And doesn't include any vote since then either.
Nope, but according to the polling if the vote was held today, you'd lose.

I'd lose? Why's that?
You'd lose because they wouldn't vote to ban gay marriage again.
 
This is interesting...

Page 15 on--
"Bringing the matter to a close, the Court held minutes after releasing Windsor that procedural obstacles in Hollingsworth v. Perry
, 133 S. Ct. 2652 (2013), prevented it from considering the validity of state marriage laws. Saying that the Court declined in Hollingsworth
to overrule Baker openly but decided in Windsor to overrule it by stealth makes an unflattering and unfair estimate of the Justices’ candor
. ..

That is the hinge of the activist courts in the other circuits saying that the High Court was giving them the nod to overrule Baker from underneath. Which of course is illegal.. That Sutton is really giving a left hook to those other circuit courts here!

Even if Windsor did not overrule Baker by name, the claimants point out, lower courts still may rely on “doctrinal developments” in the aftermath of a summary disposition as a ground for not following the decision. Hicks, 422 U.S. at 344. And Windsor, they say, together with Lawrence v. Texas, 539 U.S. 558 (2003), and Romer v. Evans, 517 U.S. 620 (1996), permit us to cast Baker aside. But this reading of “doctrinal developments” would be a groundbreaking development of its own. From the perspective of a lower court, summary dispositions remain “controlling precedent, unless and until re-examined by [the Supreme] Court.”...the Court has told us to treat the two types of decisions, whether summary dispositions or full-merits decisions, the same, “prevent[ing] lower courts” in both settings “from coming to opposite conclusions on the precise issues presented and necessarily decided by those actions.

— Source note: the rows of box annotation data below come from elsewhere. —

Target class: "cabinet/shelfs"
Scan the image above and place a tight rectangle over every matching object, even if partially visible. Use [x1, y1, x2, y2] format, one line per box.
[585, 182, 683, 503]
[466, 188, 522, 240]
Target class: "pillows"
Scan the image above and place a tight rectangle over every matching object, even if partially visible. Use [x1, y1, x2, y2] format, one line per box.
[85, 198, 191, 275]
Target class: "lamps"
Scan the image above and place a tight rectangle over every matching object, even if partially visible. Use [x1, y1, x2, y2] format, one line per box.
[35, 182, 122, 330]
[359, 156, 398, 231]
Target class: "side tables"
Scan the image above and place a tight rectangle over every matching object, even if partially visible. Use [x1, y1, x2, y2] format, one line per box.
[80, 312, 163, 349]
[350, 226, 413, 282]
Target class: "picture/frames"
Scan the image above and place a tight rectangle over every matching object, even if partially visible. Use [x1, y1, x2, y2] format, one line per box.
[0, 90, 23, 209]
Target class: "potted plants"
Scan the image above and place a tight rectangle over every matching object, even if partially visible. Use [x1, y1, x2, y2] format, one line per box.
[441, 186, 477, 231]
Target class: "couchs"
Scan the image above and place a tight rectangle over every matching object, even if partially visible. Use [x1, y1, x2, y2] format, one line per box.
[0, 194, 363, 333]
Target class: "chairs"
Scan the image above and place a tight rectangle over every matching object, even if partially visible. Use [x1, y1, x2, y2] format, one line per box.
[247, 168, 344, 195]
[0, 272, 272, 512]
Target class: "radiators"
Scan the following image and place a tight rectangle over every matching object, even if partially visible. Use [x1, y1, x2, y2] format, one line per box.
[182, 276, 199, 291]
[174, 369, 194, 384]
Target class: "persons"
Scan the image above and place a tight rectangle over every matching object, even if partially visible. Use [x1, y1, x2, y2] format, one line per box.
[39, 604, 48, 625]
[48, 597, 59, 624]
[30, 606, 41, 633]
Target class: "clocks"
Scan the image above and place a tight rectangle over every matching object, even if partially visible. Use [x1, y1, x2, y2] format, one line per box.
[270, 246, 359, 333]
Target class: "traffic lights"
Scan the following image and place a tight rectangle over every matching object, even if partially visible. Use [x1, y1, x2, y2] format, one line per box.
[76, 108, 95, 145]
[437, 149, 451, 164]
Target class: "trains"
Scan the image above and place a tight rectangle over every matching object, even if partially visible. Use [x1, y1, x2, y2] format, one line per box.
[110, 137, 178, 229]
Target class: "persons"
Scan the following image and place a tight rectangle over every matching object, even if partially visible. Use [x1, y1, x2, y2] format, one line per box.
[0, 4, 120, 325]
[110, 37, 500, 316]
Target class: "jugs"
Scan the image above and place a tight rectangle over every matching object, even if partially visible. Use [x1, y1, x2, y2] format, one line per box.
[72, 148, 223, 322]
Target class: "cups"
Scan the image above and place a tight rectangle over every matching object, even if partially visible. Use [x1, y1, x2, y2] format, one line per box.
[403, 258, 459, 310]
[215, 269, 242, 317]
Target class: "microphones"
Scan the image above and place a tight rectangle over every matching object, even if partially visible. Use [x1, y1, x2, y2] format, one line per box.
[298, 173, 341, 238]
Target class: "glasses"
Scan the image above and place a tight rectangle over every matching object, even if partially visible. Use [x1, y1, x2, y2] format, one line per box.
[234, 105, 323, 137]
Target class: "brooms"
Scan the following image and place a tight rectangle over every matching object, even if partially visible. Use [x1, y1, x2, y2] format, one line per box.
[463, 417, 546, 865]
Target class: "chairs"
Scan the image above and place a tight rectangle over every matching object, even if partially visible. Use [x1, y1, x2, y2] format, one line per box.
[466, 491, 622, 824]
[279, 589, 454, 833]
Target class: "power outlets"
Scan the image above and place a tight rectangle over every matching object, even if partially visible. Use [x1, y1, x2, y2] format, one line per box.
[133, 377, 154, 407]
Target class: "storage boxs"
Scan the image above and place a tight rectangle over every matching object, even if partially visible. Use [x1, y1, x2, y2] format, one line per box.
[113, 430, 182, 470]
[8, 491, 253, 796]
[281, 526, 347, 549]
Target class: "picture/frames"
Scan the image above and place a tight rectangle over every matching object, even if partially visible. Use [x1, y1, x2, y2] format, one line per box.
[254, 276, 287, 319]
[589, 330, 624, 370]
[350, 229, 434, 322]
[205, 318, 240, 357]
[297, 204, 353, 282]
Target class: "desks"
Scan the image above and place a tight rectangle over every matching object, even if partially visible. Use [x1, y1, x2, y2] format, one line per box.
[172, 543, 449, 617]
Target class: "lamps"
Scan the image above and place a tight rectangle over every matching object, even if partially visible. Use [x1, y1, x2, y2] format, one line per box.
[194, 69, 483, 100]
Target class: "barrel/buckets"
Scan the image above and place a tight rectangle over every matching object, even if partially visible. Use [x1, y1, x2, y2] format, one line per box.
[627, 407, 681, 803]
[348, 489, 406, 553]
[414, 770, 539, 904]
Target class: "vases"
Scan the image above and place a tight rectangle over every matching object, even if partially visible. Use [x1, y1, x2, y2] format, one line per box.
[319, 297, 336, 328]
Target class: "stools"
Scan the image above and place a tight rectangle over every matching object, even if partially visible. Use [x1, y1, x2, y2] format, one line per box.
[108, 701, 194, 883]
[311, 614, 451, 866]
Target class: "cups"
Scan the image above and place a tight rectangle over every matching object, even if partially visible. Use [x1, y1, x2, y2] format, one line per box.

As I suspected....pressure from the LGBT cult was causing these activist (and very poor) judges to rewrite their constitutional powers from underneath the People and SCOTUS! Sock it to them Sutton! :poke:

Though the Sutton Opinion was not rendered in the 9th District, his logic is so sound as to cause reverberations there. A plaintiff in California may now come forward to sue for the right of their vote to count: citing violation of civil rights.

The study of this type of law doesn't have to be very complicated at all at its core. If SCOTUS tells you that you cannot overturn its decisions from underneath, no matter how clever/stealthy you think you may be doing so, you cannot do so. None of these other circuits ever had the constitutional power to override Baker's summary decision.

And as I suspected all along, the LAW OF THE LAND TODAY is that gay marriage is not legal in states that defined marriage to exclude it. These states have a right to disincentivize a home where 100% of the time one of the natural blood parents of any children there will be missing/absent...as will an adult representation of one of the two genders for the best interest of the child[ren] growing up with a miniature reflection of soceity at large to learn to adapt to and interact with.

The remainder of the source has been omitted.